*Work to complete*
Write the next part of the passage on the practical for analyzing a painkiller's composition, starting after its final sentence.

Challenge level: FIENDISH

Key Stage 5

This practical involves students identifying the proportions of aspirin, caffeine and paracetamol in a new painkiller. Firstly, the students carry out a pre-lab in which they determine how each drug reacts with various reagents (including magnesium metal, indicator paper, Tollen's or Fehling's reagent, sodium carbonate solution, iron(III) chloride solution, copper(II) solution, or any others you fancy).

Students then use their findings to work out the amounts of each substance in a sample they are given. They have pure samples of the original three drugs available to them.

There are loads of ways to solve this one, but the most interesting way is to calibrate a colorimeter with different concentrations of paracetamol mixed with iron(III) chloride (which turns a deep purple due to the phenol group on paracetamol acting as a ligand). The proportion of aspirin in the designer drug can then be calculated. The alternative is to titrate with bromine water until the yellow-orange colour remains in the conical flask.

*Data rows*
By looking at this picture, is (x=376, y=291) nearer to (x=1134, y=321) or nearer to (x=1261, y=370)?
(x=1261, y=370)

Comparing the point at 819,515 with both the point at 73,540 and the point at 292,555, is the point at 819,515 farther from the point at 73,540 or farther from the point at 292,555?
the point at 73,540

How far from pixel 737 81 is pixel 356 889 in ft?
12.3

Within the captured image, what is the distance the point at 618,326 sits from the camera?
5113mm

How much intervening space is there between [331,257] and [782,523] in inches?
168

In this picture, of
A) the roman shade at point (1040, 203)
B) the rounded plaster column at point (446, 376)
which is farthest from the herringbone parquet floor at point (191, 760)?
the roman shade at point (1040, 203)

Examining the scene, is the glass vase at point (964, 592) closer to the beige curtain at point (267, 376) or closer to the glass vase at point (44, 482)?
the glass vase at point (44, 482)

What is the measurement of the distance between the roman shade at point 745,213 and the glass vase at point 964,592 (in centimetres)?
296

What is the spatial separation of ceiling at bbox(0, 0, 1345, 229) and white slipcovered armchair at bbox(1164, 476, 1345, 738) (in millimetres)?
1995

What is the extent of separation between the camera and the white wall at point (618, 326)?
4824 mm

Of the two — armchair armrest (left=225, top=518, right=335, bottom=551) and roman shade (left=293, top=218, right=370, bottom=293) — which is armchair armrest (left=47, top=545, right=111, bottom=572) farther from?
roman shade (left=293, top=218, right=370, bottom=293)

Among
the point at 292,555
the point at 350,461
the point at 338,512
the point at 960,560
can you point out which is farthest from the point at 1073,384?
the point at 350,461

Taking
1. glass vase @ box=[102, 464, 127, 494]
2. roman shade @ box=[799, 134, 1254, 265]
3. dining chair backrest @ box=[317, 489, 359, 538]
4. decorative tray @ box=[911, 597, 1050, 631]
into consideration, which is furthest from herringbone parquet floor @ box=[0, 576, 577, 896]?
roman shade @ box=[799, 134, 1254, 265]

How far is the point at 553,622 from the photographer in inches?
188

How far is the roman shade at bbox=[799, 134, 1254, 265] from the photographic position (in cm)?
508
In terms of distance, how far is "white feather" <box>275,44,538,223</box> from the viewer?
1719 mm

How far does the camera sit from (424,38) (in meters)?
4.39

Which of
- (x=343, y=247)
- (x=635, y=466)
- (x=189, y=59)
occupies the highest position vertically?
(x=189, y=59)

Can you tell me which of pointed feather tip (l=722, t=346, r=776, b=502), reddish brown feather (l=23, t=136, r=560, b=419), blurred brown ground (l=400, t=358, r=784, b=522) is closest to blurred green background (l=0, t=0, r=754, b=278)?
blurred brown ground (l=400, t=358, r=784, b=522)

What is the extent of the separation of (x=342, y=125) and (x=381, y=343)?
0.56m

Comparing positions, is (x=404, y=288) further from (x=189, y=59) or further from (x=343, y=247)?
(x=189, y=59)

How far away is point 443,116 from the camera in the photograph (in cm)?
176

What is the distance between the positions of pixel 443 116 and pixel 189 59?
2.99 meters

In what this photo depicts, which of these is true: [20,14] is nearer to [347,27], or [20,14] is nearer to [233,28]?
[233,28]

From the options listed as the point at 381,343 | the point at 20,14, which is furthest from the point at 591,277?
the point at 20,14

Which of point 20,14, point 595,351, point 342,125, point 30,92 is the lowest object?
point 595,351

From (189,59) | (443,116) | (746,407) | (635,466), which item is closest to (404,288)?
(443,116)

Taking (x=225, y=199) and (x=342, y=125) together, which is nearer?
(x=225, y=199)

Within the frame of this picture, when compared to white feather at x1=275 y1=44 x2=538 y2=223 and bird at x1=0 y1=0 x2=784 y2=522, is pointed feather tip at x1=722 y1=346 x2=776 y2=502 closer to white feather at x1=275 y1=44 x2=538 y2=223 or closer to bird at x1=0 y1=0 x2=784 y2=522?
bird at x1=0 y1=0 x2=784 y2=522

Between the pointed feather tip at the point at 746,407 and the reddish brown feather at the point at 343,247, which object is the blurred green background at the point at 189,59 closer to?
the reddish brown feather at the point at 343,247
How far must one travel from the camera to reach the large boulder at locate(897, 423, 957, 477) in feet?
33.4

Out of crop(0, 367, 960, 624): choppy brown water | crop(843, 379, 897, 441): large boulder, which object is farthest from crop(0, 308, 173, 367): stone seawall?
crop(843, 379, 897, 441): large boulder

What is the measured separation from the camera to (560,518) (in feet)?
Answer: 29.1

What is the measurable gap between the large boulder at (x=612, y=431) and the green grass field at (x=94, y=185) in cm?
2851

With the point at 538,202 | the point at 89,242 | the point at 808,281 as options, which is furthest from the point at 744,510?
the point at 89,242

*Exercise output*
Having calculated proportion of paracetamol, the amount of aspirin can be calculated by titration with sodium hydroxide, or by adding to an excess of magnesium and measuring the volume of hydrogen produced. The mass of caffeine can be worked out by eliminating the other two components.

This one is not easy and takes time, but could be done in teams to make it more accessible, or over a couple of weeks in the summer term for students to complete the analysis and write up in full. It's totally worth the time to give students the opportunity to carry out extensive analytical thinking. And the sense of satisfaction they will gain is epic.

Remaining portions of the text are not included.